● **EXCERPT**

1980 – The biggest upset in international hockey history: A collegian Team USA defeats the Soviet Union 4-3 at Lake Placid en route to a gold medal. The Soviet’s silver breaks what would have been a streak of eight consecutive Olympic gold medals by Soviet Union/Russia.

1981 – The Soviet Union beats Sweden 13-1 in the most lopsided World Championship decider and goes on to defeat Team Canada 8-1 in the one-game Canada Cup final in Montreal, arguably the most crushing defeat in Canada’s international hockey history.  

1983 — Legendary Soviet goalie Vladislav Tretiak is selected by Montreal in the NHL’s Entry Draft, though he is never allowed to join the team. Tretiak retires following the next season as the most successful player in the history of international hockey with ten World Championship gold medals, two silver and one bronze, including three Olympic golds and one silver.

1984 – The Soviet Union does not lose a game for over four years and sweeps through the Sarajevo Olympics undefeated, claiming its sixth Olympic gold. Canada makes up for its 1981 defeat by winning this year’s Canada Cup. Mike Bossy’s dramatic overtime goal in the semifinal inflicts the Soviets their first loss since Lake Placid 1980. 

1987 – Sweden wins its first World Championship gold in 25 years, in Vienna, Austria. Canada wins the fourth Canada Cup after a three-game series against the Soviet Union where all games end with the same score, 6-5. Canada’s Mario Lemieux and Wayne Gretzky dominate the series.

1988 – The Soviet Union wins its seventh and last Olympic hockey gold, in Calgary, Canada.

1989 – Alexander Mogilny becomes the first Soviet hockey defector as he leaves the team immediately following the World Championship in Stockholm.

1990 – The Eastern Bloc starts to collapse and many players from former socialist countries can be freely signed by NHL-clubs. The first IIHF-sanctioned World Women’s Championship takes place in Ottawa, Canada.

1992 – Sweden wins consecutive World Championship gold medals for the first time. The Commonwealth of Independent States (CIS) – the former Soviet Union and the future Russia – wins Olympic gold in Albertville, France. The IIHF abandons round-robin playoffs as means of determining the medalists and introduces the cup-system with quarterfinals, semifinals and final.

1993 – Russia wins its first World Championship gold, but it also marks the end of the Soviet Union/Russian dominance after 39 years.

1994 – Sweden wins its first Olympic gold, in Lillehammer, Norway, after Peter Forsberg’s daring shootout goal against Canada, a goal so famous that it eventually became a postage stamp in Sweden.

1994 – Canada wins its first world championship gold in 33 years, in Milan, Italy, becoming the first team to win the IIHF World Championship in a shootout. Luc Robitaille is the shootout hero in the final against Finland.

1995 – Finland becomes the seventh nation to win the IIHF World Championship gold as they defeat archrival Sweden on their home ice in Stockholm.

1996 – USA wins the inaugural World Cup of Hockey, which replaced the Canada Cup. It’s the USA’s biggest international success since the 1980 Olympic “Miracle on Ice”.

1997 – IIHF Congress decides to take away the red line for the purpose of allowing the two-line pass, the most important rule change in international hockey since 1969. The new rule is implemented for the first time at the 1999 World Championship in Norway. The IIHF Hall of Fame is established.

● **ENTRIES PROVIDED**
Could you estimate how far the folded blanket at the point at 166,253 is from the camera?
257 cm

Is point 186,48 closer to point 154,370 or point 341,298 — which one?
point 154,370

==

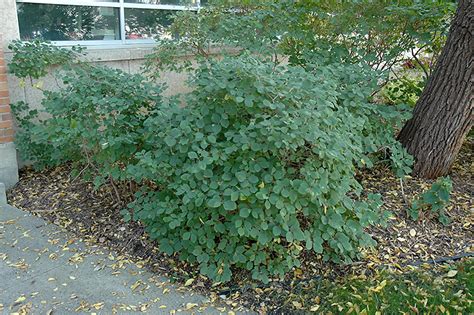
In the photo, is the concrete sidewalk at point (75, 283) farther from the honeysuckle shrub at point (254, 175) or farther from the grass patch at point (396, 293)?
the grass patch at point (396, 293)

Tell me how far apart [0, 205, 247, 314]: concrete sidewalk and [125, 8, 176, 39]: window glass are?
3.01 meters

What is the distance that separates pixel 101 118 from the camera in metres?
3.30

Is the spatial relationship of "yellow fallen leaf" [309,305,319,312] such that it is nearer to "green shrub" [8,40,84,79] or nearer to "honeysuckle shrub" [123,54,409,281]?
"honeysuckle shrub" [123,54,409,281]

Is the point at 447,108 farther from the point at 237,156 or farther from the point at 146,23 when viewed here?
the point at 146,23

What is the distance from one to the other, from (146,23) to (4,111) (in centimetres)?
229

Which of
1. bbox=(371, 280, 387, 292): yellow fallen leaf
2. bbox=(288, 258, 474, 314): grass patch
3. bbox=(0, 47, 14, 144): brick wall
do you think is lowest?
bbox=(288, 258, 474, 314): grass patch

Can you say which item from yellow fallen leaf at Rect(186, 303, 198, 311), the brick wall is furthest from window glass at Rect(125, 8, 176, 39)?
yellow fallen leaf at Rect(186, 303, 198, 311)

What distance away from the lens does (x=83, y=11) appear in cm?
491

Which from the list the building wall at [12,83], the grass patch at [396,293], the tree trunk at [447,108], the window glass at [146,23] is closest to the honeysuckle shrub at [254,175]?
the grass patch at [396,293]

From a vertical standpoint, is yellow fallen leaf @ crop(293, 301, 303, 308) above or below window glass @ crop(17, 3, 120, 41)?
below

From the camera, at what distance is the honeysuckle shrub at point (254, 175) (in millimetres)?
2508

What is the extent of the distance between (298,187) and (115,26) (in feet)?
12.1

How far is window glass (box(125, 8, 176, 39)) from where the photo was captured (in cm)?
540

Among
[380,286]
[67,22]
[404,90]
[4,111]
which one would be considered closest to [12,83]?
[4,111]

● **JOBS**
1. Transcribe the hockey timeline, everything from "1987 – Sweden" down to "in Calgary, Canada.".
2. In the hockey timeline, which city hosted the first IIHF-sanctioned World Women's Championship?

● **RESPONSES BY TASK**
1.
1987 – Sweden wins its first World Championship gold in 25 years, in Vienna, Austria. Canada wins the fourth Canada Cup after a three-game series against the Soviet Union where all games end with the same score, 6-5. Canada’s Mario Lemieux and Wayne Gretzky dominate the series.

1988 – The Soviet Union wins its seventh and last Olympic hockey gold, in Calgary, Canada.

2. Ottawa, Canada.